— START READING TEXT —
# thanks for the guide!



## cyberbri (Apr 27, 2006)

I just wanted to say thanks for the great guide on setting up and using the BFD. The manual that comes with the hardware would have been hard to decipher with regards to how to use the hardware to eq a sub. 

I was able to get great results last night. First I got the 1/6 octave response flat to 80dB from 90Hz to 35Hz, plus rising in volume below 35dB down to 20Hz (receiver balance set to RIGHT and right speaker unplugged). Then I ran the LFE channel bass sweep in Avia over and over and tweaked my BFD settings. I was able to get it to stay within the 79-82dB range for most of the sweep, with only a few Hz here and there jumping/dipping outside that range. This is after a dip around 56Hz and 3 rather large, round spikes.

So, thanks for having the guide available. It really helped. :hail: 

I will probably be setting up REW soon and experimenting with that (and/or the trial of TrueRTA), just to see how it all works.


----------



## cyberbri (Apr 27, 2006)

Just two questions.
— END READING TEXT —
* _STATED GOAL 1_:
Echo the part of the BFD forum thread between "I just wanted" and "large, round spikes.", inclusive.
* _STATED GOAL 2_:
In the BFD forum thread, within what decibel range did the LFE bass sweep mostly stay after the BFD settings were tweaked?
* _STATED GOAL 3_:
Pick up the BFD forum thread where it stops and keep writing.
You won't need the records.
— START INFORMATION SHOWN —
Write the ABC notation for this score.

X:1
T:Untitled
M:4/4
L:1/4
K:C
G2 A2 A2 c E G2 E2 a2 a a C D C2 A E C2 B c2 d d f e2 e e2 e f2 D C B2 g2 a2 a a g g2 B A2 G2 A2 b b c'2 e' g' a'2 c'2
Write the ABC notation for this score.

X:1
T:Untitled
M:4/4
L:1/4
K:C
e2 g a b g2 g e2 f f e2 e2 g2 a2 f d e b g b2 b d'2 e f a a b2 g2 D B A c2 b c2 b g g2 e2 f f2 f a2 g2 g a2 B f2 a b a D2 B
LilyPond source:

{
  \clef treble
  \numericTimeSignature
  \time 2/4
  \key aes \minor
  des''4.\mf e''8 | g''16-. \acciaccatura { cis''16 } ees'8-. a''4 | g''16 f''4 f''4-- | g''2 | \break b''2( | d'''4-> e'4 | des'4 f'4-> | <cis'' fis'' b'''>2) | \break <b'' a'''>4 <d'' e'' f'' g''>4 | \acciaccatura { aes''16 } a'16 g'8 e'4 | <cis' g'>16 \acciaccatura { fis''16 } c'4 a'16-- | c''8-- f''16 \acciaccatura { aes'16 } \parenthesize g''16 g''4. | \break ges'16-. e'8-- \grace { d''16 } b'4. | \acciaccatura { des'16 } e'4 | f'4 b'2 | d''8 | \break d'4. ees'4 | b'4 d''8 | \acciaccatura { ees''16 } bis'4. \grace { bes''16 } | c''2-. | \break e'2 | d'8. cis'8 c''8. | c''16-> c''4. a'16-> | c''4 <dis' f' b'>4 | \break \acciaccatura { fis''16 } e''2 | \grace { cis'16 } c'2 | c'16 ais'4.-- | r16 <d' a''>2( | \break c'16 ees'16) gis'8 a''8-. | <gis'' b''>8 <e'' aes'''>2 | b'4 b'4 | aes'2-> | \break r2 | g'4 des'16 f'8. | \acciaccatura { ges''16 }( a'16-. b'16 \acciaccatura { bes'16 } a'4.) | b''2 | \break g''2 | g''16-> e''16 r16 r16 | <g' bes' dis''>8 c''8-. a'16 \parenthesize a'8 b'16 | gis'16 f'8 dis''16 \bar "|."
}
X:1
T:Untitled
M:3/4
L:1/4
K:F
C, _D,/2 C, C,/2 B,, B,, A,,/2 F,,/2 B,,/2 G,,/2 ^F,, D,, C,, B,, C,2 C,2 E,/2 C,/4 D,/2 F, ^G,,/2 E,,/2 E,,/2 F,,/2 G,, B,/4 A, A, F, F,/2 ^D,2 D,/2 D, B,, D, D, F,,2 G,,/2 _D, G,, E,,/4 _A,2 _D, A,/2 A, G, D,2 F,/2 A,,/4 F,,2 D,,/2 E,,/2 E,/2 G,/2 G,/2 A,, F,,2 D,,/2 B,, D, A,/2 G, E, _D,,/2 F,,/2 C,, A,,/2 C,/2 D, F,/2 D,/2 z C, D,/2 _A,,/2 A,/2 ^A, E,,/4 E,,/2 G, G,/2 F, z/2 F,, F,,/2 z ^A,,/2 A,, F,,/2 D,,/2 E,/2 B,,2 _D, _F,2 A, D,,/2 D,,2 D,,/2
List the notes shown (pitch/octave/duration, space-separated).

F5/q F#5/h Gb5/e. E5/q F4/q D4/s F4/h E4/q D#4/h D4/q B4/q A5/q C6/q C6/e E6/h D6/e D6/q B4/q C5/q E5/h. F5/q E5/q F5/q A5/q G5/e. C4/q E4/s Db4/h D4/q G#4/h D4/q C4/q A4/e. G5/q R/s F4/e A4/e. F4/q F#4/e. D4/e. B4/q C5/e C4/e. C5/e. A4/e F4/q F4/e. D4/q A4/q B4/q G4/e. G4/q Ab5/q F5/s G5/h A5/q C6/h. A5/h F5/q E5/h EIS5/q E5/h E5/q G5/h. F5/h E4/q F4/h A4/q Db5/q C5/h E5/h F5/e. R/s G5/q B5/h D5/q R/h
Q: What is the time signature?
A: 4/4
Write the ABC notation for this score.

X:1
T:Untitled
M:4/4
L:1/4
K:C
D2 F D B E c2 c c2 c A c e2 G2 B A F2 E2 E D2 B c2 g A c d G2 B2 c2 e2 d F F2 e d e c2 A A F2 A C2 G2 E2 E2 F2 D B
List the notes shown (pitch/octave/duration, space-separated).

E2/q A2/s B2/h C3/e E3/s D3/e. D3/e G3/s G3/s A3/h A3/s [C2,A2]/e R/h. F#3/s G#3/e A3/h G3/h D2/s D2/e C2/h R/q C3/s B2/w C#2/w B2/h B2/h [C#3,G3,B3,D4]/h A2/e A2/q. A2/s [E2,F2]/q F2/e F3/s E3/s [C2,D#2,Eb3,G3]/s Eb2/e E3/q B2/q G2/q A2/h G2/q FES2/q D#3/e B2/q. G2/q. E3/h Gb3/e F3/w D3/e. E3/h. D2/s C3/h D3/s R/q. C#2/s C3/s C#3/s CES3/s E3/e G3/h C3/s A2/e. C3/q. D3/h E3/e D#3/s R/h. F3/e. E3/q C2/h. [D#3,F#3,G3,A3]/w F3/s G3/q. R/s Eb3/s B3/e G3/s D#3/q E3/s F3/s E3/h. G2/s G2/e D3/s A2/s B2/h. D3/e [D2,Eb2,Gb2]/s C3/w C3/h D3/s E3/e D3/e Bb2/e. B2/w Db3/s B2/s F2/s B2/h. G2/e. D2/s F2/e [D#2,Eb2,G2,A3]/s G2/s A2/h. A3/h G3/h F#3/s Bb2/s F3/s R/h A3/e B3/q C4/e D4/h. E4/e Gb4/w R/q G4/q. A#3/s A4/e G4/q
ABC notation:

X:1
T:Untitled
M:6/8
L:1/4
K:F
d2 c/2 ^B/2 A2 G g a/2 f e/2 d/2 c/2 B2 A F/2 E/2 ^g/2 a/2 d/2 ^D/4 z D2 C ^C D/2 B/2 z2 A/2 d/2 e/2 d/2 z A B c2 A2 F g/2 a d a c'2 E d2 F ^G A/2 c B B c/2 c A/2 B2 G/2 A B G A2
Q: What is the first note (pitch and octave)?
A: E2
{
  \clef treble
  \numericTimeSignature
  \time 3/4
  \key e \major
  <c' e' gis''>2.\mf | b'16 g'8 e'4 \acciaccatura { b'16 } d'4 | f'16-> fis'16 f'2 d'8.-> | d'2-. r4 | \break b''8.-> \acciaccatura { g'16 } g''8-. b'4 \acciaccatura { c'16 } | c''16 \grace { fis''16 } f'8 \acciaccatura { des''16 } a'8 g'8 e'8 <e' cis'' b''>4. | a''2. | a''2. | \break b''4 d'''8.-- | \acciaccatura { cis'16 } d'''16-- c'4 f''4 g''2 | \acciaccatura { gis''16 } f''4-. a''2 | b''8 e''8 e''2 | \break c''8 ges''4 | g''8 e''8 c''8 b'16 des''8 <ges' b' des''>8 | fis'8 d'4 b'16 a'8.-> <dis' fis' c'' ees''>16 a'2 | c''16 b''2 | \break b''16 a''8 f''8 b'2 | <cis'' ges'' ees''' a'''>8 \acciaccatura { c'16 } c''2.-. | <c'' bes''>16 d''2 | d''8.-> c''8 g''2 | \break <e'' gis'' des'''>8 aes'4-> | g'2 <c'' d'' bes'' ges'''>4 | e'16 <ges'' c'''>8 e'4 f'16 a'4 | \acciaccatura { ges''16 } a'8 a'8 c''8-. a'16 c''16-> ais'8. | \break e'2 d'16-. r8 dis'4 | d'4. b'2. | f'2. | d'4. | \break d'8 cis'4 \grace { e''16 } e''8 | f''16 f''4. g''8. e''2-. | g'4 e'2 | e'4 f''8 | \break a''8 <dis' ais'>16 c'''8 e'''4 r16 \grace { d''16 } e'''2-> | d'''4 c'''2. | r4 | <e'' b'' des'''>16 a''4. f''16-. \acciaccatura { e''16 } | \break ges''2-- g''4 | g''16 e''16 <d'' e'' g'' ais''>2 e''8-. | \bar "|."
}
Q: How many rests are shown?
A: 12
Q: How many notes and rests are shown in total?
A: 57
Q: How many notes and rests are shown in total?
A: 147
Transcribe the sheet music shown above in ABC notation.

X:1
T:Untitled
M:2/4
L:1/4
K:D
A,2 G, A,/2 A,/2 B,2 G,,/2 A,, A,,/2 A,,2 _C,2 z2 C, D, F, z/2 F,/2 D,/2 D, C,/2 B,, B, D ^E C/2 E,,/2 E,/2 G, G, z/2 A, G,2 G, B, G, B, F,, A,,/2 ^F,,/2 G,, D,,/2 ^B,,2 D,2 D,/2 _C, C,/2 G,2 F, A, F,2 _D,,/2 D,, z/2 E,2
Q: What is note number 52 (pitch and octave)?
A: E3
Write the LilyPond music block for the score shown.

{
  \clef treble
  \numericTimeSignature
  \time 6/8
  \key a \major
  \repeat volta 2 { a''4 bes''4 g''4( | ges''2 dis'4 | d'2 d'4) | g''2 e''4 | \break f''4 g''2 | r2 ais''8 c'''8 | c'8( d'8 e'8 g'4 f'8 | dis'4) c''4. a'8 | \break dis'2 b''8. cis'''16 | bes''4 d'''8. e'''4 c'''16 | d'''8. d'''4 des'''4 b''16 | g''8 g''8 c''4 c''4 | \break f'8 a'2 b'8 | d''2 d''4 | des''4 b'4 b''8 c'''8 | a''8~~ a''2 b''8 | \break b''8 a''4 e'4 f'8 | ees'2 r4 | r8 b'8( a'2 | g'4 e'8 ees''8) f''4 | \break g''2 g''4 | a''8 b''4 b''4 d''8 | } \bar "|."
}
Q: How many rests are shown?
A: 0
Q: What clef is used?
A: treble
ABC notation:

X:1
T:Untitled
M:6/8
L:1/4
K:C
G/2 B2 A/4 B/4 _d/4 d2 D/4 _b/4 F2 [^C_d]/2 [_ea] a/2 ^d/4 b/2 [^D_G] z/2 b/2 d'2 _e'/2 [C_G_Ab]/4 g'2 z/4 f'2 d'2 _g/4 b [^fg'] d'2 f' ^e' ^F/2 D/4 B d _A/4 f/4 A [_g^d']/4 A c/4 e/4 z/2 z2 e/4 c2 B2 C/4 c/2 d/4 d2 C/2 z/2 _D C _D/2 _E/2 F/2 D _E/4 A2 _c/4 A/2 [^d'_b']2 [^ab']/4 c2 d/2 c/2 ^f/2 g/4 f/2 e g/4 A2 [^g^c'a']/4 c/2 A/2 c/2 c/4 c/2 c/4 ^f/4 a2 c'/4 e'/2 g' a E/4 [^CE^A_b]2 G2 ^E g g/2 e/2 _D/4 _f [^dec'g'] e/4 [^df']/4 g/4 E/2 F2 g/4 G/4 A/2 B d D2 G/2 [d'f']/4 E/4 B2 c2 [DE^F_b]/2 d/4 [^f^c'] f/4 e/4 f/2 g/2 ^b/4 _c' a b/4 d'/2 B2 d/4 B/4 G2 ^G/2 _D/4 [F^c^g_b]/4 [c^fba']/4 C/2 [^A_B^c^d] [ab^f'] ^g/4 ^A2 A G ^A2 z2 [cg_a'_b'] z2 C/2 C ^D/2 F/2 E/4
— END INFORMATION SHOWN —
* _RESULT 1_:
I just wanted to say thanks for the great guide on setting up and using the BFD. The manual that comes with the hardware would have been hard to decipher with regards to how to use the hardware to eq a sub. 

I was able to get great results last night. First I got the 1/6 octave response flat to 80dB from 90Hz to 35Hz, plus rising in volume below 35dB down to 20Hz (receiver balance set to RIGHT and right speaker unplugged). Then I ran the LFE channel bass sweep in Avia over and over and tweaked my BFD settings. I was able to get it to stay within the 79-82dB range for most of the sweep, with only a few Hz here and there jumping/dipping outside that range. This is after a dip around 56Hz and 3 rather large, round spikes.

* _RESULT 2_:
79-82dB

* _RESULT 3_:
I didn't set the level in bypass mode at the beginning, since I didn't want to blast WoTW at that time. Is setting the level just putting it in bypass mode, making sure you're not sending too much voltage to the unit, and then just adjusting the gain on the sub itself afterwards to get the right level?

Also, I had the switch on the back in the 4 position, not the -10, while I did all my testing. That's not going to have an effect on the levels or performance, is it? IIRC, the Avia sweeps seemed to be fine when I ran them after remembering to push in the switch.


----------



## Sonnie (Apr 11, 2006)

Hey Bri... glad the guide helped.

You are correct on the level setting and I don't see a problem with the switch either.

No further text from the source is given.